Until recently, the main type of protection for at-risk individuals used by Wiltshire Police was fixed alarm units within their homes. However, these provided no protection for victims away from home, which severely limited their effectiveness. To address this problem, the force carried out an extensive evaluation of portable personal safety devices and services. Personal safety devices provide victims with an enhanced sense of security – a “virtual sanctuary” – which enables them to carry on with their normal lives and also, in many cases, eliminates the need for disruptive relocation. An extensive review of the systems available confirmed that the versatility of the devices was an important factor; for example, the automatic capture and transmission of GPS location data and two-way audio facilities. The use of the GPRS high-speed mobile data network for communication was important, but the ability to automatically fall back to the GSM service in areas where no GPRS signal is available was also a great benefit.
It was also important that the devices themselves were backed up by an efficient and comprehensive response service. This needed to combine the shortest possible response time with effective victim support, while capturing all of the incident-related data and audio that may be of use to the police.
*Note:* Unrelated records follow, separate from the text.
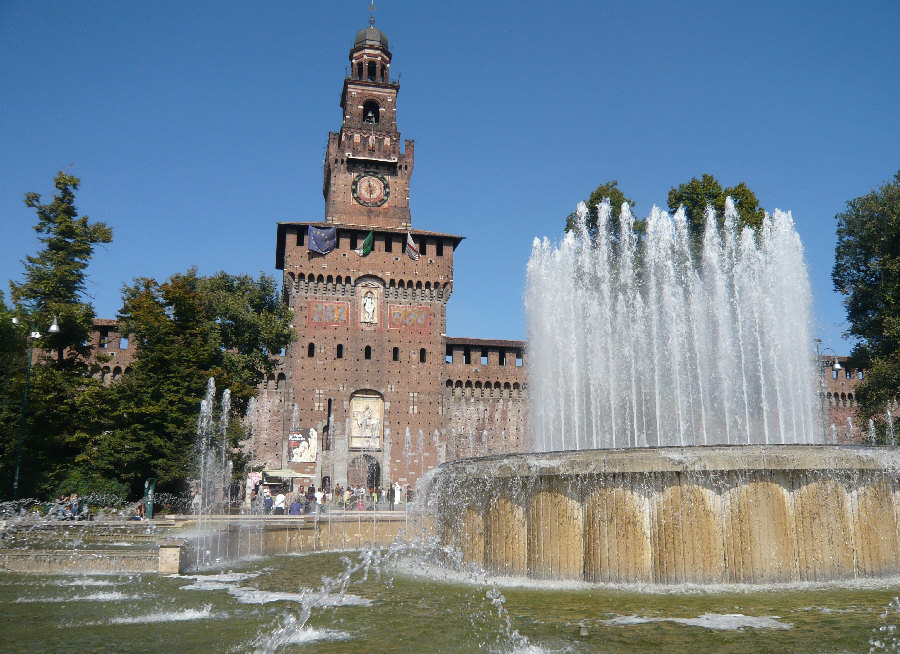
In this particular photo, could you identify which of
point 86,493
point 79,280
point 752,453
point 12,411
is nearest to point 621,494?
point 752,453

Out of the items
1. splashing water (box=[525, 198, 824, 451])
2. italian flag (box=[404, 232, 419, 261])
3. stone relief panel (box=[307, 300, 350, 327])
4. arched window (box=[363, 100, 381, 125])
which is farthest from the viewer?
arched window (box=[363, 100, 381, 125])

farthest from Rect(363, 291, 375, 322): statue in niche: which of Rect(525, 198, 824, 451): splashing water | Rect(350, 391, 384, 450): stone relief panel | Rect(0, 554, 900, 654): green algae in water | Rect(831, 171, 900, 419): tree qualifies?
Rect(0, 554, 900, 654): green algae in water

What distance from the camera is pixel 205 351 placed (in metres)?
23.2

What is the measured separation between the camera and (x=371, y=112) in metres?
37.4

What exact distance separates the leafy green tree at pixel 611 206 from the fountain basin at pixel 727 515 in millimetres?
20823

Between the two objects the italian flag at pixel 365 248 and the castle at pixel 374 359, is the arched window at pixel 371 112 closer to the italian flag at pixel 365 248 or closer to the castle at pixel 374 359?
the castle at pixel 374 359

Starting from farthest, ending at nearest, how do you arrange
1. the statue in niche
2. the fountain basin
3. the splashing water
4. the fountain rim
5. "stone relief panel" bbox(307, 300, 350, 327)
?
the statue in niche
"stone relief panel" bbox(307, 300, 350, 327)
the splashing water
the fountain rim
the fountain basin

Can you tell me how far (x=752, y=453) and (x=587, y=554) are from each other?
6.31 feet

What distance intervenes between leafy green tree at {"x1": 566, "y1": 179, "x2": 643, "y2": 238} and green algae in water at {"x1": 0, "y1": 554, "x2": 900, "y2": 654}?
70.0ft

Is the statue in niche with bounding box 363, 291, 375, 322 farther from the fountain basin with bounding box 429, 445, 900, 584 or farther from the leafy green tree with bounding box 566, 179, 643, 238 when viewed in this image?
the fountain basin with bounding box 429, 445, 900, 584

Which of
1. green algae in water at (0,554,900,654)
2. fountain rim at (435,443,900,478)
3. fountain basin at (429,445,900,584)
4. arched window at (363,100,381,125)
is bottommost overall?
green algae in water at (0,554,900,654)

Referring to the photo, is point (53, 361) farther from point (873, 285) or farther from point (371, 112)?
point (873, 285)

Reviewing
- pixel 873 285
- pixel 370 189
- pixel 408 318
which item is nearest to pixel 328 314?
pixel 408 318

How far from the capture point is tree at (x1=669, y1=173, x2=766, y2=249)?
26391mm
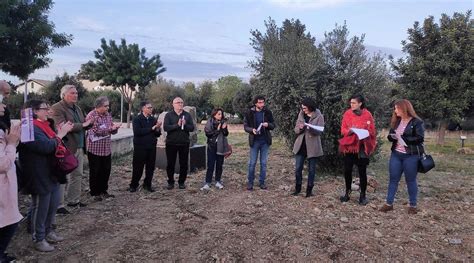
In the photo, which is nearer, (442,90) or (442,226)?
(442,226)

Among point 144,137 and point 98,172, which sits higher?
point 144,137

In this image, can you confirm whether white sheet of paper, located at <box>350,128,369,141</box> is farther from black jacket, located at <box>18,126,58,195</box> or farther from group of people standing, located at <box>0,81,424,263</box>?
black jacket, located at <box>18,126,58,195</box>

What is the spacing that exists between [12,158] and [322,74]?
6.91 metres

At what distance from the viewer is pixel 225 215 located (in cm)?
589

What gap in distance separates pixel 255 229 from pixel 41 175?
2.60 meters

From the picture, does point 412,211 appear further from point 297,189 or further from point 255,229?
point 255,229

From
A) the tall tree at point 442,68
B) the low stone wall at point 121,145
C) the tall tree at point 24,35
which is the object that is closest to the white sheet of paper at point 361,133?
the tall tree at point 24,35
Wiltshire Police identified Skyguard’s personal safety devices as meeting all the necessary criteria and a pilot trial involving ten units was implemented. When this proved satisfactory Wiltshire Police ordered a further 50 units and these are now used to protect potential victims of domestic violence but, on a small number of occasions, they have also been issued to witnesses requiring additional protection.
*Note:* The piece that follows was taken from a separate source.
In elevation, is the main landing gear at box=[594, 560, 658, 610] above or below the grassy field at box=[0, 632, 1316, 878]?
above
“Apart from their ability to work almost anywhere, another benefit of these portable devices is that they require no installation,” said Detective Inspector Tim Corner of the Wiltshire Police Public Protection Department in Swindon.
“The fixed units we were using previously took an officer at least an hour to install, whereas with portable personal safety devices setting up takes just a few minutes, and that includes the time it takes to show the user how the unit operates.”
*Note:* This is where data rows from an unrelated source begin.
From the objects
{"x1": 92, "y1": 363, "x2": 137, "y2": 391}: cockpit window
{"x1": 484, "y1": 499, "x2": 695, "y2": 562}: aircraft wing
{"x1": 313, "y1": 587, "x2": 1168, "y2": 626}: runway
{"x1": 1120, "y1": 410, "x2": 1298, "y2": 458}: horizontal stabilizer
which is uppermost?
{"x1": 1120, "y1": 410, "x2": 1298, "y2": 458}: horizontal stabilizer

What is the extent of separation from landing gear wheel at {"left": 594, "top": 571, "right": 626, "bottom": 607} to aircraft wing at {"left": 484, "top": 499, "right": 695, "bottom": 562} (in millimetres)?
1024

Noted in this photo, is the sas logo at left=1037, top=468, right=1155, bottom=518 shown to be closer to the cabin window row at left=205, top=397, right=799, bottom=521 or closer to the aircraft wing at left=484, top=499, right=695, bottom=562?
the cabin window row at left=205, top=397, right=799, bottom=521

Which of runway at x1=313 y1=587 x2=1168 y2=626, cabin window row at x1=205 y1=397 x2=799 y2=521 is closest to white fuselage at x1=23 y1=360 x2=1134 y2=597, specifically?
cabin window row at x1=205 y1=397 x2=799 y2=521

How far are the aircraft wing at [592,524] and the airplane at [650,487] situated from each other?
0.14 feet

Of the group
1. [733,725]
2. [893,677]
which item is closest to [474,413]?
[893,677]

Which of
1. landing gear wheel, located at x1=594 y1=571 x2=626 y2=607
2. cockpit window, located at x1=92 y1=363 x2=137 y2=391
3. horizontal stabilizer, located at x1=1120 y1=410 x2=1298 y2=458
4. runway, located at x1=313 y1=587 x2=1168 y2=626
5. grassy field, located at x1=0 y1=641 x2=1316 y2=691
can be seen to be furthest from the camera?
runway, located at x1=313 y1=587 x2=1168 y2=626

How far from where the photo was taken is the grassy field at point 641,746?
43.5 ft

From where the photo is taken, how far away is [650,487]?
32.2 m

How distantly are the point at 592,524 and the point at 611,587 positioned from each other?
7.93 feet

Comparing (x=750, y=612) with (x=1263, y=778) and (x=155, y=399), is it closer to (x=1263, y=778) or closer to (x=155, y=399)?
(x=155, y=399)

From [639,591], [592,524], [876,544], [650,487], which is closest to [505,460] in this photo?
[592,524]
The high level of confidence that the units provide for at-risk persons was demonstrated recently when a user made an alarm call because she thought she had seen her previous assailant approaching her. As it turned out, she was mistaken, but using the unit’s two-way audio facility and working with the GPS co-ordinates that it had provided, Wiltshire Police were able to give the user an accurate and detailed description of her surroundings, even though she was away from her home.
The units have also proved their worth in situations where there was no input from the user. In two recent cases, protected individuals were thought to have gone missing. In the first instance, the user’s unit was interrogated remotely by the control centre to ascertain its GPS co-ordinates. With this information, the user was found quickly and easily.
In the second instance, a similar remote interrogation attempt failed, as the user had not ensured that the batteries of their unit were properly charged. However, by looking at the stored GPS data sent from the unit before the batteries expired, the Skyguard team was able to work out the movements of the user in the time leading up to their supposed disappearance. Once again, this provided Wiltshire Police with all of the information they needed to locate them quickly.
DI Corner concludes: “The ‘virtual sanctuary’ that the devices provide means that not only can at-risk persons remain living in their own homes, which is always preferable, but also offers them the same level of protection whenever they leave their house. Furthermore, the information provided by the units and their support services helps us to respond to incidents rapidly and efficiently, thereby ensuring that we meet our primary objective of providing the best possible service to all members of the public.”